## TASK TO COMPLETE
Recast the lines of the items below as a numbered list, skipping blank lines and omitting the pictures.

## Scene-based reasoning records
'''

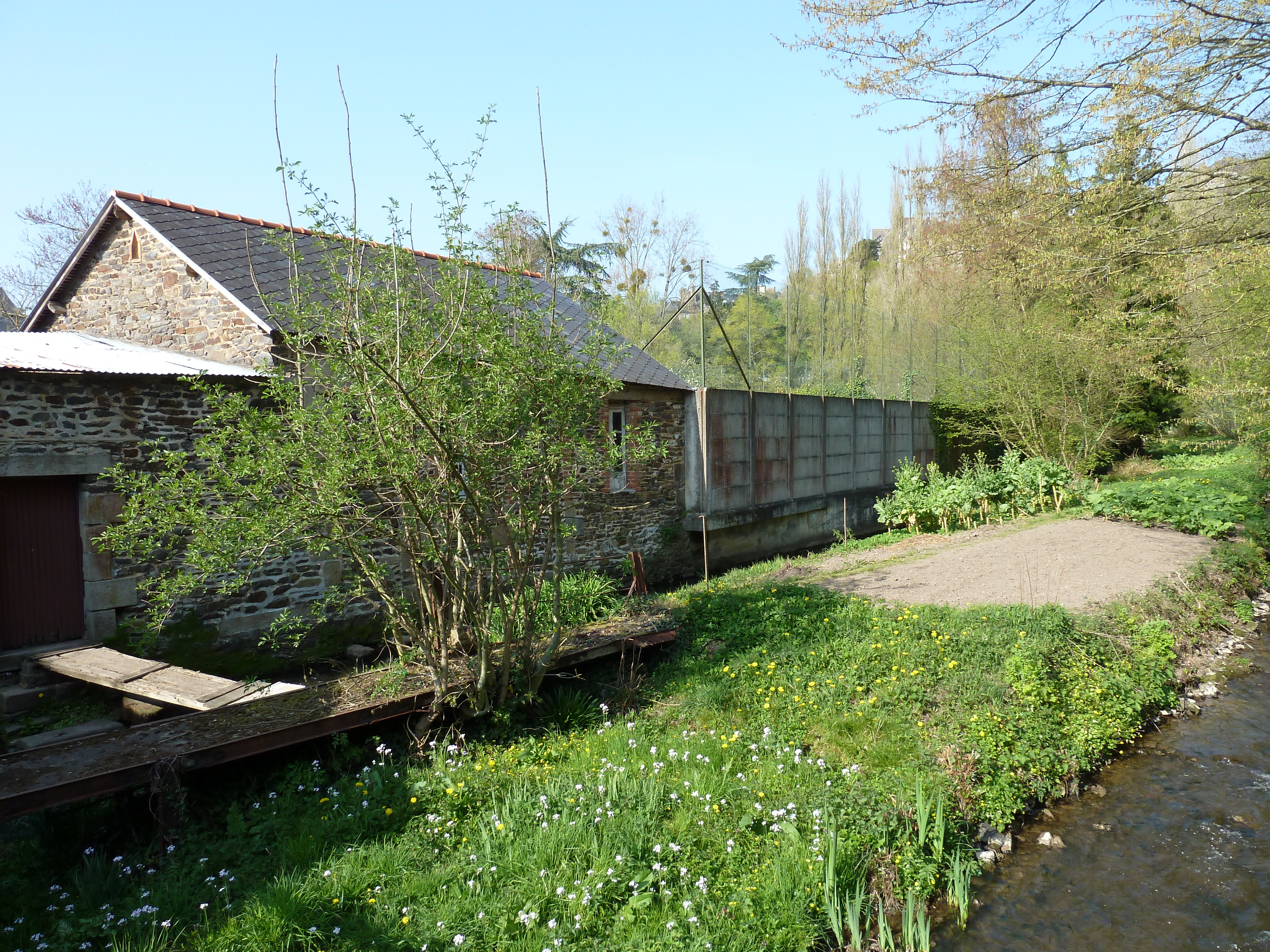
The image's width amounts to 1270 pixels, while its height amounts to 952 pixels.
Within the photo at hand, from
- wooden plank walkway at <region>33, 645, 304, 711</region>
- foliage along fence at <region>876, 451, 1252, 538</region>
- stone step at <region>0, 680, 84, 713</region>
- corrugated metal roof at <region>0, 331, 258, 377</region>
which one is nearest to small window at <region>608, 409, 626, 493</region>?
corrugated metal roof at <region>0, 331, 258, 377</region>

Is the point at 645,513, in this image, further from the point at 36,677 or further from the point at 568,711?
the point at 36,677

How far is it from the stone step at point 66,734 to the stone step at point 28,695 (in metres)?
0.33

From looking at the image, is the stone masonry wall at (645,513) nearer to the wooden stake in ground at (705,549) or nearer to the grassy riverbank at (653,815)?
the wooden stake in ground at (705,549)

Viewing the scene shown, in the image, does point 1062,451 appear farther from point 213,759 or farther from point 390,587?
point 213,759

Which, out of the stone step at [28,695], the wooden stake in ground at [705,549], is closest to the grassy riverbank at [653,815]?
the stone step at [28,695]

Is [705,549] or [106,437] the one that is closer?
[106,437]

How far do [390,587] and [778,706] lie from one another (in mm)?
3911

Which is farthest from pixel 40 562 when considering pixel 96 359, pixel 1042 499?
pixel 1042 499

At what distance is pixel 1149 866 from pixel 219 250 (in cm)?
1027

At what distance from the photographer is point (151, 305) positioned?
9.15 meters

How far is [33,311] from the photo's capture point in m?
10.5

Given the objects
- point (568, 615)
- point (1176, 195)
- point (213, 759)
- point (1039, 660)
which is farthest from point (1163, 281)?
point (213, 759)

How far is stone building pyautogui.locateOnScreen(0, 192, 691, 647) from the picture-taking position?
6.68m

'''

## IN RESPONSE
1. The image's width amounts to 1270 pixels, while its height amounts to 952 pixels.
2. Within the photo at hand, from
3. - wooden plank walkway at <region>33, 645, 304, 711</region>
4. - foliage along fence at <region>876, 451, 1252, 538</region>
5. - stone step at <region>0, 680, 84, 713</region>
6. - corrugated metal roof at <region>0, 331, 258, 377</region>
7. which one is nearest to small window at <region>608, 409, 626, 493</region>?
8. corrugated metal roof at <region>0, 331, 258, 377</region>
9. Is the point at 645,513, in this image, further from the point at 36,677 or further from the point at 568,711?
10. the point at 36,677
11. How far is it from the stone step at point 66,734 to the stone step at point 28,695 (in metres)?
12. 0.33
13. From looking at the image, is the stone masonry wall at (645,513) nearer to the wooden stake in ground at (705,549) or nearer to the grassy riverbank at (653,815)?
14. the wooden stake in ground at (705,549)
15. Viewing the scene shown, in the image, does point 1062,451 appear farther from point 213,759 or farther from point 390,587?
16. point 213,759
17. Which, out of the stone step at [28,695], the wooden stake in ground at [705,549], is closest to the grassy riverbank at [653,815]?
18. the stone step at [28,695]
19. Is [705,549] or [106,437] the one that is closer?
20. [106,437]
21. How far do [390,587] and [778,706] lie from one another (in mm)?
22. 3911
23. Which is farthest from pixel 40 562 when considering pixel 96 359, pixel 1042 499?
24. pixel 1042 499
25. At what distance is pixel 1149 866 from pixel 219 250 (in cm)?
26. 1027
27. At what distance from the photographer is point (151, 305) positioned?
28. 9.15 meters
29. How far is [33,311] from the photo's capture point in m?
30. 10.5
31. Given the objects
32. - point (568, 615)
33. - point (1176, 195)
34. - point (213, 759)
35. - point (1039, 660)
36. which is farthest from point (1163, 281)?
37. point (213, 759)
38. How far is stone building pyautogui.locateOnScreen(0, 192, 691, 647) from the picture-taking position?
39. 6.68m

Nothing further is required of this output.